I didn’t see the gap until bead nwh forced the look.

Added plugin-scripts-lint job to .github/workflows/ci.yml. Two steps: shellcheck on plugin/skills/**/*.sh, ruff on plugin/skills/**/*.py. Each step does shopt -s globstar nullglob, expands the glob into a bash array, and exit 0s with a “no files” message when the array is empty — explicit guard, not “trust the glob”:

- name: shellcheck
  run: |
    shopt -s globstar nullglob
    files=(plugin/skills/**/*.sh)
    if [ ${#files[@]} -eq 0 ]; then
      echo "no .sh files under plugin/skills — skipping"
      exit 0
    fi
    shellcheck "${files[@]}"

The reason for the explicit ${#files[@]} check rather than relying on shellcheck’s behavior: shellcheck exits 3 (“no files specified”) when invoked with zero arguments. Without the guard, an empty match would fail the build. The array form means the glob expands once, in bash, in a known mode.

First run caught four real findings on files that had shipped with behavior tests passing:

SC2015 in plugin/skills/ico-your-internals/scripts/run.sh — the classic [ -n A ] && [ -n B ] || usage footgun. People read it as “if both non-empty, do nothing; else show usage.” The actual semantics: || fires when anything on its left side returns non-zero. If B is empty (the intended trigger), usage runs — fine. But if both are non-empty and the next command in the chain (or a later expansion of the pattern) ever fails, usage fires spuriously on the success path. The pattern can’t distinguish “validation failed” from “validation passed but a downstream step errored.” Rewrote as if [ -z A ] || [ -z B ]; then usage; fi — explicit branch, no false trigger:

# before — SC2015
[ -n "$INPUT_FILE" ] && [ -n "$OUTPUT_DIR" ] || usage

# after
if [ -z "$INPUT_FILE" ] || [ -z "$OUTPUT_DIR" ]; then
  usage
fi

SC2016 (twice) in tests/test_run_sh.sh — single-quoted $VAR in grep patterns. Shellcheck flags this because single-quotes usually mean “you forgot to expand the variable.” In grep patterns it’s correct (literal text match), but the rule can’t infer intent. Switched to grep "\\$VAR" — same literal match, rule satisfied.

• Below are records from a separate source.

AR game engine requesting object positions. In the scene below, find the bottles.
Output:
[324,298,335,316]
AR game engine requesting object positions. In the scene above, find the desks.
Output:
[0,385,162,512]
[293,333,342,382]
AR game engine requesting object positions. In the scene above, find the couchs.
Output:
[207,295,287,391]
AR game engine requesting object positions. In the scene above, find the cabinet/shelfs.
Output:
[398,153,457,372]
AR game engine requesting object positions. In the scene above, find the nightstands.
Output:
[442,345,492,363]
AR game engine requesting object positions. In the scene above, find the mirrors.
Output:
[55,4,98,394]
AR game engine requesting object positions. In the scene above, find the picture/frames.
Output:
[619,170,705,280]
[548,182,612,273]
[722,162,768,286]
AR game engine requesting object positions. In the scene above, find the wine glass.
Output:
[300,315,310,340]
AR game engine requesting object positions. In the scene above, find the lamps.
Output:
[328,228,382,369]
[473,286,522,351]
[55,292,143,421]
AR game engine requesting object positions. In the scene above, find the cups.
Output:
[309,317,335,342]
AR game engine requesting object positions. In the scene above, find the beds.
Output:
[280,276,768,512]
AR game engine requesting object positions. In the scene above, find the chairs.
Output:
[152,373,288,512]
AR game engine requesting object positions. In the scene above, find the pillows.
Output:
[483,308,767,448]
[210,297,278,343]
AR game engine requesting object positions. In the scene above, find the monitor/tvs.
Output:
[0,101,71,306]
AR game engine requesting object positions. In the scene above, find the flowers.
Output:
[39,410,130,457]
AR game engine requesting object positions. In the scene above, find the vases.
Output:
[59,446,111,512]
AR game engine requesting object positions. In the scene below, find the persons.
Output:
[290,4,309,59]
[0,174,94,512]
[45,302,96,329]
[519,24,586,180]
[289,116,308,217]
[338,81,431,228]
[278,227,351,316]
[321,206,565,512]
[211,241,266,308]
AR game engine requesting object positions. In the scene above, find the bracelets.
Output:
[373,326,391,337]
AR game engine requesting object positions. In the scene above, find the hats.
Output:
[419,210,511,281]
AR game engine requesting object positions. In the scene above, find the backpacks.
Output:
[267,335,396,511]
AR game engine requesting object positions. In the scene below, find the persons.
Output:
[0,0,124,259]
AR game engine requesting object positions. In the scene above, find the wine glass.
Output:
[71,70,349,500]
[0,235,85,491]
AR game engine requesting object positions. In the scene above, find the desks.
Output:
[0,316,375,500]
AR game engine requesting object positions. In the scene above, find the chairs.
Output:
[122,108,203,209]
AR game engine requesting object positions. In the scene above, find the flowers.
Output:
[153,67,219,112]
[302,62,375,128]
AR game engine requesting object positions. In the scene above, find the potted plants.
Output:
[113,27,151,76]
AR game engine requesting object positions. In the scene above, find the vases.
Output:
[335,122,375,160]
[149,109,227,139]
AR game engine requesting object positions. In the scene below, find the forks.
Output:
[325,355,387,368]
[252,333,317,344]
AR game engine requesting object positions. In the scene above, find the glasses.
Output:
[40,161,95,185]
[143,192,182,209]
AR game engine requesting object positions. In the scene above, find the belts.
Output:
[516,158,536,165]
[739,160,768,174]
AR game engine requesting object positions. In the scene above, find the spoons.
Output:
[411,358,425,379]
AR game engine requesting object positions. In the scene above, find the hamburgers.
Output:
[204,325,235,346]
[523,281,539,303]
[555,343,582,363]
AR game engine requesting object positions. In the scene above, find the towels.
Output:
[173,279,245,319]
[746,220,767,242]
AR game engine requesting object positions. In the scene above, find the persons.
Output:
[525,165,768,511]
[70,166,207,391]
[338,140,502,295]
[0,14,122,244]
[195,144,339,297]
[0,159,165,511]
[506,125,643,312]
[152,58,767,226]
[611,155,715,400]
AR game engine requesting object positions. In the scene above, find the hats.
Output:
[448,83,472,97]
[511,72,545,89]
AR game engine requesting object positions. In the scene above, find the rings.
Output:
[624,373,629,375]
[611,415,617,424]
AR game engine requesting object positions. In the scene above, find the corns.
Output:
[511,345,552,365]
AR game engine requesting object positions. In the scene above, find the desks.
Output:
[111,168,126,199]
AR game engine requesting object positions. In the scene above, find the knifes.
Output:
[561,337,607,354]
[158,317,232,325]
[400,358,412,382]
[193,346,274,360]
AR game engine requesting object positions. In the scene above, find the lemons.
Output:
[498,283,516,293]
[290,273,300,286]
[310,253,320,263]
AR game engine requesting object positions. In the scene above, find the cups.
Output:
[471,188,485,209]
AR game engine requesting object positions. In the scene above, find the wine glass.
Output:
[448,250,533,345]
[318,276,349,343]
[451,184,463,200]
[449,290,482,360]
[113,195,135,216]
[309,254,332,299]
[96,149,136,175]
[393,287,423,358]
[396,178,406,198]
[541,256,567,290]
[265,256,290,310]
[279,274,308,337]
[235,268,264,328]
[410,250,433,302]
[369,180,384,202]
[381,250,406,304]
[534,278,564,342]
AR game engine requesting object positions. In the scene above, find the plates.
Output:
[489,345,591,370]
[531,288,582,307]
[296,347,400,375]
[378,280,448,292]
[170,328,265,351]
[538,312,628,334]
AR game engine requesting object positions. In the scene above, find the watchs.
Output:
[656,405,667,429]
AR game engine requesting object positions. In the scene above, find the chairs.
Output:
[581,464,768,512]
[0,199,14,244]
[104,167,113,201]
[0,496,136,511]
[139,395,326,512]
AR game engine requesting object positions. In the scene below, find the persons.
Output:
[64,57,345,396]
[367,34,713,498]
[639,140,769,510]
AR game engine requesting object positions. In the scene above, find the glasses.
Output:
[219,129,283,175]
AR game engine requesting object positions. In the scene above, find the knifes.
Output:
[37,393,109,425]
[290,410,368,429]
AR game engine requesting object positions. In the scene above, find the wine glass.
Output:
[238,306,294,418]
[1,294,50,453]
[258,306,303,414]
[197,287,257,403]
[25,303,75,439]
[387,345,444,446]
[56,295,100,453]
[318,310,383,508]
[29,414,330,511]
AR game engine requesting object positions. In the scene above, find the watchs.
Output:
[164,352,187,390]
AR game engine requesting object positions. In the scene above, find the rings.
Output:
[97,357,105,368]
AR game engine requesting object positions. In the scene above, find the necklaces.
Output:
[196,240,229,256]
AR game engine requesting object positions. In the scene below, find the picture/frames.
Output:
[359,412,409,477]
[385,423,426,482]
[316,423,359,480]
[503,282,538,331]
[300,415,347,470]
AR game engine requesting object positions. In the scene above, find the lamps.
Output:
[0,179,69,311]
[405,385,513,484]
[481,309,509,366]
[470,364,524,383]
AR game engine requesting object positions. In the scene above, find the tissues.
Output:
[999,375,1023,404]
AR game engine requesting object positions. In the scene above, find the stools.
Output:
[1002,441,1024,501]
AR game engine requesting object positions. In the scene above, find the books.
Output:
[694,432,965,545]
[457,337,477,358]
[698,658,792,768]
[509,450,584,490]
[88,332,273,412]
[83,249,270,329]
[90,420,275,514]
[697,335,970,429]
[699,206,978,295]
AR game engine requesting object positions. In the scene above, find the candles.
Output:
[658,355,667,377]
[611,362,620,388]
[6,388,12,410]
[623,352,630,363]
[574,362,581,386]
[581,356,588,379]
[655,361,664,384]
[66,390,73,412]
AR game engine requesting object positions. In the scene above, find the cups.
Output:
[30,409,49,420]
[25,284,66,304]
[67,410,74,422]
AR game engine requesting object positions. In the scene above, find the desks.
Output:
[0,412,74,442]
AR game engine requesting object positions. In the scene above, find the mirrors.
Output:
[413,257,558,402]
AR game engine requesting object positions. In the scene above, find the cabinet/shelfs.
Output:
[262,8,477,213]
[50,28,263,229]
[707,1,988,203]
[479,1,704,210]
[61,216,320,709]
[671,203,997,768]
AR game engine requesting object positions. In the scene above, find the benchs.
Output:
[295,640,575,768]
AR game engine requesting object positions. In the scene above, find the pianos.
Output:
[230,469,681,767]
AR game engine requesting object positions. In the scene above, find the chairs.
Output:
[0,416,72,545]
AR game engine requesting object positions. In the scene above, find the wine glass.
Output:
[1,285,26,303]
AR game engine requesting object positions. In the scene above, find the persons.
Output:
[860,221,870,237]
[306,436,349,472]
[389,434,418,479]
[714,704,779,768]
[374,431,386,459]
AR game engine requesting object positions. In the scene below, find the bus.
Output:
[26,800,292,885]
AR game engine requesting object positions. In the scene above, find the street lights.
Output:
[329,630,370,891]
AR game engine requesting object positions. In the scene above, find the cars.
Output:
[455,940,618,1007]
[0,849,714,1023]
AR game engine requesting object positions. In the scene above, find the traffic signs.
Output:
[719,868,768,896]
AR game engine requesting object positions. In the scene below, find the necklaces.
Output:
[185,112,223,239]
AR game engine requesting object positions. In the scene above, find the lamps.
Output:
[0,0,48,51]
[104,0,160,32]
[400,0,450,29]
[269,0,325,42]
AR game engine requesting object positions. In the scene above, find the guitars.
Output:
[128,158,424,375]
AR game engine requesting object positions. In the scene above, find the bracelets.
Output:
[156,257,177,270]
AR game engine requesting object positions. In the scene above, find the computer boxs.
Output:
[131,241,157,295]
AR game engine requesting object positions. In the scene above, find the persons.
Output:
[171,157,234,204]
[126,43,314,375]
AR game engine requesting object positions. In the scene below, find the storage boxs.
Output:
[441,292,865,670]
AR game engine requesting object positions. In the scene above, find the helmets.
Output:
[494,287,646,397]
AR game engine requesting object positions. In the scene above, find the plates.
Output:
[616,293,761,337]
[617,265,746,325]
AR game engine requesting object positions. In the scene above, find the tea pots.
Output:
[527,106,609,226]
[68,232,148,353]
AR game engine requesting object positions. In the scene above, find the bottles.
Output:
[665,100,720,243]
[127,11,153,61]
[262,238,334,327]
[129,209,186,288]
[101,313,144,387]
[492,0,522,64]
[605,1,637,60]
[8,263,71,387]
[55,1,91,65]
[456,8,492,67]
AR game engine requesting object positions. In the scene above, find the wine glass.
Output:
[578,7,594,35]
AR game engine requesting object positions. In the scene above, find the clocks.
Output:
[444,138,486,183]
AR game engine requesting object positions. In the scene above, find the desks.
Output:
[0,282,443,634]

SC2028 in tests/test_run_sh.sh — echo with escaped backslashes. The bash builtin honors \n only with -e; /bin/echo on some distros honors it by default, on others it doesn’t; dash’s builtin behaves differently again. A test that writes echo "line1\nline2" to a fixture file gets a one-liner with a literal \n on Ubuntu’s /bin/sh and a two-line file under bash on macOS. Replaced with printf "line1\nline2\n" — explicit format string, no environment ambiguity.

F401 (ruff) in tests/test_verify.py — unused imports (os, shutil). Auto-fixed by ruff check --fix. No behavior change.

The same day also fixed stryker.config.json → stryker.config.js. The audit-harness hash-pinning patterns recognized the legacy .json name and the modern .js form but not the intermediate Stryker default. Renamed to .js ESM export, re-init pinned the hash. Mutation test on the crypto module: 3/4 killed, 75% — identical to before.

Both findings share a pattern: gates that thought they covered their scope but didn’t. The CI matrix “ran static analysis” — just not on that surface. The audit-harness “pinned the stryker config” — just didn’t recognize that filename. The gaps aren’t in the enforcement; they’re in the scope assumptions.

v1.6.0 shipped the same day. Bead cycle closed with 11 P3 deferrals and three epics resolved.